The 140,000-gallon spill in April 2000 killed more than 500 ruddy ducks, a species that happens to breed in the pothole wetlands of the upper Midwest.
So the U.S. Fish and Wildlife Service gave the offender, Pepco, a way to 'make amends'.
"Instead of requiring the oil company to just pay a bunch of money, they are required to restore habitat," said Valerie Fellows of USFWS's Chesapeake Bay office in Annapolis, Maryland.
Back East, that means rebuilding an oyster bed and providing "habitat" for kayakers and canoeists, in the form of boat launches.
But the Patuxent River, where the spill happened, is a wintering area for the ruddy duck, so restoring habitat there might not help them recover from the spill.
But South Dakota wetlands could, especially those surrounded by grassland.
So Pepco will provide the money for permanent easements on 1,853 South Dakota acres.
Easements are legal agreements that keep the land in the hands of the original owner and, in this case, allow livestock grazing [and the 'lucky' owner -- and his heirs -- gets to keep on paying property tax on all the acreage that is now encumbered by a PERMANENT restriction] but prevent cropping [the raising of food crops] or development.
Donald Soderlund, with USFWS at Sand Lake National Wildlife Refuge northeast of Aberdeen, said his office has acquired easements on three tracts in McPherson and Edmunds counties, for more than 300 acres.
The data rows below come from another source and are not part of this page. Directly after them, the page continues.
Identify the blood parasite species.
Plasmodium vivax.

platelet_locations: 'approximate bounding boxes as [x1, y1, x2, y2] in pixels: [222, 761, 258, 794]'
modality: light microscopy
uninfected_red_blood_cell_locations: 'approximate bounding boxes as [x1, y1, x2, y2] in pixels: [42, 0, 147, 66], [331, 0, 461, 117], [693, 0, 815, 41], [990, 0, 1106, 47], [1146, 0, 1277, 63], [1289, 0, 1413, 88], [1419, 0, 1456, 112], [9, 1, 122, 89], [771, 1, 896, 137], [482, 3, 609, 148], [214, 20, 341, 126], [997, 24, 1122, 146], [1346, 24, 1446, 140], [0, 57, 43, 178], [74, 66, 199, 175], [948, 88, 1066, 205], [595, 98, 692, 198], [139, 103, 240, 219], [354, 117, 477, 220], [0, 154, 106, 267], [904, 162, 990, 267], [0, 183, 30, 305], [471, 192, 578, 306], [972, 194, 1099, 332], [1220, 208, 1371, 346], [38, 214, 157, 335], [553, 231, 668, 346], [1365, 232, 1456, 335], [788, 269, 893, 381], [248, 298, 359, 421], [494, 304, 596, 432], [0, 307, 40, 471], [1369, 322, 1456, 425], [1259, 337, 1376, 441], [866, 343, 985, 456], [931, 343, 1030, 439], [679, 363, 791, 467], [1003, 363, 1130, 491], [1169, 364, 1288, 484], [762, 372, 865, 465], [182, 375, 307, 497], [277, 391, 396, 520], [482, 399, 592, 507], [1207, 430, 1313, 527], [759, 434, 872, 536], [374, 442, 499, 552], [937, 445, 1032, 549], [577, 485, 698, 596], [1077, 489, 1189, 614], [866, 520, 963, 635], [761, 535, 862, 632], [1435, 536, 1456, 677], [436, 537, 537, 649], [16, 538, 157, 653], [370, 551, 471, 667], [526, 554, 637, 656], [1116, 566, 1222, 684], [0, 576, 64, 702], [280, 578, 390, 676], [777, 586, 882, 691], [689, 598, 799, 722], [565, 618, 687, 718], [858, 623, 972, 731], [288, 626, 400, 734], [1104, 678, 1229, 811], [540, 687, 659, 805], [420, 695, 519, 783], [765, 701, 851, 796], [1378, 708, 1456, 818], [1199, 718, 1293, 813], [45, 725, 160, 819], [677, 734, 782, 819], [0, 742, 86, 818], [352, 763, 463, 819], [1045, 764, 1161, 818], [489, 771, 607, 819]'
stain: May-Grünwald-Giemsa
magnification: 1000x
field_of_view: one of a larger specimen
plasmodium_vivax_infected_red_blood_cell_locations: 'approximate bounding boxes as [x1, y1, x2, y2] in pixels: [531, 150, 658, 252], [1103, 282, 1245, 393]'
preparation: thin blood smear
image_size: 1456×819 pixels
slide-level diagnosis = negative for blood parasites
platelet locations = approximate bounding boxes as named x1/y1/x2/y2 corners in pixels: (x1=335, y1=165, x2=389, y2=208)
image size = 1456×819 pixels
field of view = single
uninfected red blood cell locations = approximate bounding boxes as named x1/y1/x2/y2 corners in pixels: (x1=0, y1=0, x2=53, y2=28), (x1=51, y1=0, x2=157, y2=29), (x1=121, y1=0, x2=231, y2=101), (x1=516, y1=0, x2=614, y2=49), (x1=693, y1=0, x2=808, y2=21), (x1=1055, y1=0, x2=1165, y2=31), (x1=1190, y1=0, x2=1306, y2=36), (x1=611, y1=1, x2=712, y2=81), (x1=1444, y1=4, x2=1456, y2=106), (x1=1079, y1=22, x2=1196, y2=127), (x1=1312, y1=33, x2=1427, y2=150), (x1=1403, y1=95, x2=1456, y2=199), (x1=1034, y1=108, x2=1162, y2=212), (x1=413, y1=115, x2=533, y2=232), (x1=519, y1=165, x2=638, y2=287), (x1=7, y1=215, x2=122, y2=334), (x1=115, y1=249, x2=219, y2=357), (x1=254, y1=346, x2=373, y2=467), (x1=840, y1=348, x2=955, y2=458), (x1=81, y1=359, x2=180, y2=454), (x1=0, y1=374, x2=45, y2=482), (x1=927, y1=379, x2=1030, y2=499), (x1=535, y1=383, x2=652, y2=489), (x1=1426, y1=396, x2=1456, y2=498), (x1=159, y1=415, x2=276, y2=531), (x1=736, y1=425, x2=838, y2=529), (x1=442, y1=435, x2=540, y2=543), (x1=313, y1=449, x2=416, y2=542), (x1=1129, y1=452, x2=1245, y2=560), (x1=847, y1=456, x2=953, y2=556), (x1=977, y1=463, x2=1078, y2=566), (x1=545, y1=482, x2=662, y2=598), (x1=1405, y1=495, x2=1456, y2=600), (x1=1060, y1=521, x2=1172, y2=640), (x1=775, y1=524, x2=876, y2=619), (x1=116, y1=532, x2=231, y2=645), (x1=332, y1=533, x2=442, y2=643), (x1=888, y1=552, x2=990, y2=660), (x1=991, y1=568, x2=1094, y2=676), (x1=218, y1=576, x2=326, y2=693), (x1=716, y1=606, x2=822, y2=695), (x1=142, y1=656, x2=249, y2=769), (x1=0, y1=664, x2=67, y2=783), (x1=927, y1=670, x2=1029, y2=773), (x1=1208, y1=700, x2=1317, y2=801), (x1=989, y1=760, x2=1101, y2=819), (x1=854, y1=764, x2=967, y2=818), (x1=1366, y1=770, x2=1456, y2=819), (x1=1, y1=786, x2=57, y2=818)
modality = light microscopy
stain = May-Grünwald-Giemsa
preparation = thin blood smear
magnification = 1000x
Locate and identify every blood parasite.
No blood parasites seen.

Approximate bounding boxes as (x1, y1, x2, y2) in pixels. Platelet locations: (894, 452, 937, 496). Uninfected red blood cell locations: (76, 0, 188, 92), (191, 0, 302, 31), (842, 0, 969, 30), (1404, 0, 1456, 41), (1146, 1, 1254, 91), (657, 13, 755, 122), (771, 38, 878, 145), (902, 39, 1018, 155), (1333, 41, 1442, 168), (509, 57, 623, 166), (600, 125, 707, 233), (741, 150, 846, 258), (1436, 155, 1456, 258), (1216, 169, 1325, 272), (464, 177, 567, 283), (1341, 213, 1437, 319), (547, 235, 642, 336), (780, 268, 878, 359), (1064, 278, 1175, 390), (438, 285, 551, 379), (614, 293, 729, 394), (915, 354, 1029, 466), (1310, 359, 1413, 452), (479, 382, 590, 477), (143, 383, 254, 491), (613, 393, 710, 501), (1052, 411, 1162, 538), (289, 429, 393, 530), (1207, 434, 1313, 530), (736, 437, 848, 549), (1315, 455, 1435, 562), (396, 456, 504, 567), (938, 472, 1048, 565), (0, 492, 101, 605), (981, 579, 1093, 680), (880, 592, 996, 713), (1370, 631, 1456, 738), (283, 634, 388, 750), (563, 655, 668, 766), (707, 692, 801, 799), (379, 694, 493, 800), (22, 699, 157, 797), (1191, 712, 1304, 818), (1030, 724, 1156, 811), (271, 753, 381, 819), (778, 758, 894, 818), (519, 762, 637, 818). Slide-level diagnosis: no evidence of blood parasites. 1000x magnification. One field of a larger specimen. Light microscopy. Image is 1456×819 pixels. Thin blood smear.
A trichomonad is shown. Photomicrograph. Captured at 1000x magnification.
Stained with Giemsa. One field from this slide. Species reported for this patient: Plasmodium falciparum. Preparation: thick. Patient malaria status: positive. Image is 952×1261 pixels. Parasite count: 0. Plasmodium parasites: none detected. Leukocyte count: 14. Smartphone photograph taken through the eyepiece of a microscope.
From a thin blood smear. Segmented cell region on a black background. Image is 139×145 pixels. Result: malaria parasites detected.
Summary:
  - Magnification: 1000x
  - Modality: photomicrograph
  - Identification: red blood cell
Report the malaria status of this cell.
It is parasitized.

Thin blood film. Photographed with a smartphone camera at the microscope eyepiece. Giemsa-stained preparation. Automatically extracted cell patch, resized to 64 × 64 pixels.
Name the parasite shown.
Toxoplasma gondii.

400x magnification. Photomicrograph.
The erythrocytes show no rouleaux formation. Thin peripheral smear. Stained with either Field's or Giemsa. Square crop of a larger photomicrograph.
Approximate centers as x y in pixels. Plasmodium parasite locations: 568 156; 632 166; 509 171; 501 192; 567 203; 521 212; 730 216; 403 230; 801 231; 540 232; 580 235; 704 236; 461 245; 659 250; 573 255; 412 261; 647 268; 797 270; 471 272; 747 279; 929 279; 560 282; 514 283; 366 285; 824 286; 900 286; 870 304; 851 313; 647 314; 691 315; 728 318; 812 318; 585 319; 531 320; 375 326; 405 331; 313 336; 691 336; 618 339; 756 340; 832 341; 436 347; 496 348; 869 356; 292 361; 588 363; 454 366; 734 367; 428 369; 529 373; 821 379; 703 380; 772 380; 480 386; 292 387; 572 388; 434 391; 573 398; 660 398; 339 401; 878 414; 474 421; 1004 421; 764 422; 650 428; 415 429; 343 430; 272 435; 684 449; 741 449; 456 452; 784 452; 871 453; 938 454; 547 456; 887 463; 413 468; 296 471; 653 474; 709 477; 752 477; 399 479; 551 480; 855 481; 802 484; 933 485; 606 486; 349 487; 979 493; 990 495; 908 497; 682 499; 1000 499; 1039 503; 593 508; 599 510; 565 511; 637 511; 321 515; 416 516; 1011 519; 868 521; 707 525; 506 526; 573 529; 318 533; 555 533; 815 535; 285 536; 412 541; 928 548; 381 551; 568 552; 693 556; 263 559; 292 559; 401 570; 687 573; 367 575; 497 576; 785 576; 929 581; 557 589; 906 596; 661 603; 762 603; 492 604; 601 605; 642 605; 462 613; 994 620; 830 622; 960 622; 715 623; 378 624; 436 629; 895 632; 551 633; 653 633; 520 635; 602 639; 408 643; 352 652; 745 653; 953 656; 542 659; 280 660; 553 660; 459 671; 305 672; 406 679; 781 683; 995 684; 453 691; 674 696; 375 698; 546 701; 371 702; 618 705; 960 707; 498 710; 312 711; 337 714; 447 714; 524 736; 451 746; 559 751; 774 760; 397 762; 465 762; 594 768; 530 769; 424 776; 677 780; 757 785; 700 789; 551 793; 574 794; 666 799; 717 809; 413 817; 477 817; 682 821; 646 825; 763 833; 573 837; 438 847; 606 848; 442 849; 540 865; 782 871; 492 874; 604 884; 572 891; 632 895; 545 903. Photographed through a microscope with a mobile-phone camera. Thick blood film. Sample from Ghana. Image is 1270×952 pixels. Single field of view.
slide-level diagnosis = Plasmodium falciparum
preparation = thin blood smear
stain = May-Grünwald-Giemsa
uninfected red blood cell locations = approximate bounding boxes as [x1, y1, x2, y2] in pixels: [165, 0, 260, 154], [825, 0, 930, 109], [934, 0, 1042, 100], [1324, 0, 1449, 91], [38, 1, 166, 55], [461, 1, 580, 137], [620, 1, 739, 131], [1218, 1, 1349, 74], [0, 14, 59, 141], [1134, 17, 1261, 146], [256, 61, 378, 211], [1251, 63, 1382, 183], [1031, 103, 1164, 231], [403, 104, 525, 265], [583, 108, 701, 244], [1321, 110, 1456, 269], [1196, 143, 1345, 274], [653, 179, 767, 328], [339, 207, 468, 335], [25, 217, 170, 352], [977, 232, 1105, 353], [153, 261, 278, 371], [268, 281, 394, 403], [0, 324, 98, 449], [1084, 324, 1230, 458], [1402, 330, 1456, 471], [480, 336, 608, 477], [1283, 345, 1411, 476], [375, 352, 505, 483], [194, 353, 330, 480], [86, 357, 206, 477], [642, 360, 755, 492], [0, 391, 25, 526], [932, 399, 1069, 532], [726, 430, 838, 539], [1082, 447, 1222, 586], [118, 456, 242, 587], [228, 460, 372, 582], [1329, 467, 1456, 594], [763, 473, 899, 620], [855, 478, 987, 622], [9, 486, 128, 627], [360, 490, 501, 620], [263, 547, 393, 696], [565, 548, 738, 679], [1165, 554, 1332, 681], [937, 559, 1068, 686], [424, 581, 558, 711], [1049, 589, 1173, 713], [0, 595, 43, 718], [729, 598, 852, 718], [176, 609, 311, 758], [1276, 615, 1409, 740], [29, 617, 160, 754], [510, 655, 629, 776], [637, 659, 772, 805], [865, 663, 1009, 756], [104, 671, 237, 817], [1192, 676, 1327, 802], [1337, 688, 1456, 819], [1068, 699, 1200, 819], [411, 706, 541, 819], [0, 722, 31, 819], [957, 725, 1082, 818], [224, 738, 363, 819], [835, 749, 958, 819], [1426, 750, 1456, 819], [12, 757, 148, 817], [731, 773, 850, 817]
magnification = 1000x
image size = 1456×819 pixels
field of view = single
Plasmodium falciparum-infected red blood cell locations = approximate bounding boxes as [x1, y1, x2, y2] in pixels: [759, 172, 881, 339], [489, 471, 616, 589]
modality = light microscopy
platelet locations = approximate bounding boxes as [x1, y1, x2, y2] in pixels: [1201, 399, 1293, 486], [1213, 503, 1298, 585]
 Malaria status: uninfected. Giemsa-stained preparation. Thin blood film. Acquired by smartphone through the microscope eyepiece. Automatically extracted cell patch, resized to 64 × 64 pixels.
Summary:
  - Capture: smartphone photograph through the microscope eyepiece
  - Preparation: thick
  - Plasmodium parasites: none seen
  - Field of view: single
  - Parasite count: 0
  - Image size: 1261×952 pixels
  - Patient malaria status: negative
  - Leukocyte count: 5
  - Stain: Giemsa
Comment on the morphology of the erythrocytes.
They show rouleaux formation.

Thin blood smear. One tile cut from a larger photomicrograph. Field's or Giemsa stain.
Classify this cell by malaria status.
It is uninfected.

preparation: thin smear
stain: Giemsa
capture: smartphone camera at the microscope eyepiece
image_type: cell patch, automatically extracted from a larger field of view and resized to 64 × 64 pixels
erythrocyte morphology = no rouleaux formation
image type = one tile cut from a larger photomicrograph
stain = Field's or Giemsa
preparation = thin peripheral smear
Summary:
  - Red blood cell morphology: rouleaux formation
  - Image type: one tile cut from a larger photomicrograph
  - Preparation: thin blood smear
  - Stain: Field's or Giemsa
USFWS will use the money to help owners seed grass, build fences and leave the land ungrazed so the grasses can establish.
USFWS routinely uses federal money [taxpayer dollars] for the same purpose, but the Pepco money will add more acres.
"This enables us to have extra money to have more incentives for the landowners," Soderlund said. It's part of a cooperative approach he says has proven valuable.
"We've realized that (in terms of) cost effectiveness, it's much better to work with landowners than to, for example, buy all the land ourselves." [which would remove it from the tax rolls; better to milk the landowner by forcing him to continue paying property taxes on land that he can no longer freely use as he desires -- what a deal ... for USFWS and The Wildlands Project implementers!]
Now, USFWS is betting that doing so in South Dakota will also be cost-effective help for Chesapeake Bay.